NASA’s SPHEREx Mission Maps Water Ice Throughout Cygnus X


An observation made by NASA’s SPHEREx (Spectro-Photometer for the History of the Universe, Epoch of Reionization, and Ices Explorer) shows the chemical signatures of water ice (shown in bright blue) and polycyclic aromatic hydrocarbons (orange) in Cygnus X, one of the most active and turbulent regions of star birth in our Milky Way galaxy.

One of several maps of molecular clouds made by SPHEREx, this observation is detailed in a study published April 15, 2026, in The Astrophysical Journal. The study supports the hypothesis that interstellar ice forms on the surface of tiny dust particles no larger than particles found in the smoke from a candle. The findings show the densest regions of ice coincide with the densest regions of dust, and the dust shields the ice from the intense ultraviolet radiation emitted by newborn stars.

Figure A shows the same region, but in three different wavelengths assigned the colors green, blue, and red.
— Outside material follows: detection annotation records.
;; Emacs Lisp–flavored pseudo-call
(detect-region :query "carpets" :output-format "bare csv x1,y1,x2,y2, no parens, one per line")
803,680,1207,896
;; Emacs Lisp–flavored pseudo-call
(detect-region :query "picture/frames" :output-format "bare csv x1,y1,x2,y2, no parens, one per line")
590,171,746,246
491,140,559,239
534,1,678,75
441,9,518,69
This SPHEREx observation highlights the dark, dusty lanes that protect the water molecules from the intense radiation generated by newborn stars.

Although space telescopes such as NASA’s James Webb Space Telescope and the agency’s retired Spitzer have detected water, carbon dioxide, carbon monoxide, and other icy molecules throughout our galaxy, the SPHEREx observatory is the first infrared mission specifically designed to find such molecules over the entire sky, via the mission’s large-scale spectral survey.

Managed by NASA’s Jet Propulsion Laboratory in Southern California, the SPHEREx observatory launchedMarch 11, 2025, and has the unique ability to see the sky in 102 colors, each representing a different wavelength of infrared light that offers distinctive information about galaxies, stars, planet-forming regions, and other cosmic features. By late 2025, SPHEREx had completed the first of four all-sky infrared maps of the universe, charting the positions of hundreds of millions of galaxies in 3D to help answer major questions about the cosmos, including those about the origins of water and life. 

The mission is managed by JPL for the agency’s Astrophysics Division within the Science Mission Directorate in Washington. The telescope and the spacecraft bus were built by BAE Systems in Boulder, Colorado. The science analysis of the SPHEREx data is being conducted by a team of scientists at 13 institutions across the U.S. and in South Korea and Taiwan, led by Principal Investigator Jamie Bock, who is based at Caltech with a joint JPL appointment, and by JPL Project Scientist Olivier Doré. Data is processed and archived at IPAC at Caltech in Pasadena, which manages JPL for NASA. The SPHEREx dataset is freely available to scientists and the public.